Still there’s little we know beyond our senses. and you must trust and value your feelings. As Anaïs Nin said, the deeper you go into yourself, the more you touch others. Sometimes I just start writing, scrawling words when I have no idea where they will go and then see if there is a kernel of a poem. Never worry if you are going off in wildly different directions. It is good to let the poem take you where you had no idea you would go. I’ve collected postcards, names, and intriguing words. Have free-flowed from awful things that happened: accidents, scars, illness, disasters. The folklore of herbs and roots is always fascinating. If you are cleaning out a room belonging to someone close to you, as I’ve done, let their objects remind, connect, outline who they were, who you were in connection to them.
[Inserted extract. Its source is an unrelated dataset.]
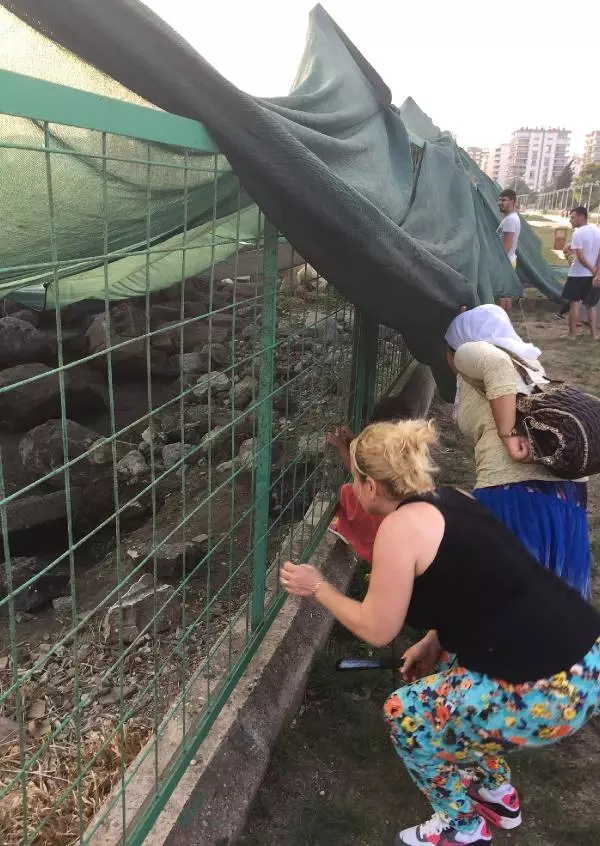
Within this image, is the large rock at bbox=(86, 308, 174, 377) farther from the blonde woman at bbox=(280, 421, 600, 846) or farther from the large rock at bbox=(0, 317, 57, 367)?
the blonde woman at bbox=(280, 421, 600, 846)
Old dishes clothes, phone books, old address books, bits of baby clothes, stained sheets, a cigarette-burned coffee table. Each object is bursting with stories.
Dougherty: If you could go back to being, say, 20, what would you change about your life or how you approached it?
Lifshin: I’d start dancing earlier—ballet, ballroom, and Argentine tango. I might have considered a more stable career, but I don’t know. Medicine is the most depressing thing to me, so that would have been out. Maybe law. I’ve been extremely lucky—getting into poetry before it became such a competitive business. Maybe that’s an unfair thing to say, and maybe it isn’t true. But as one of the few women writing in the 70s and 80s, I think I had a lot of advantages.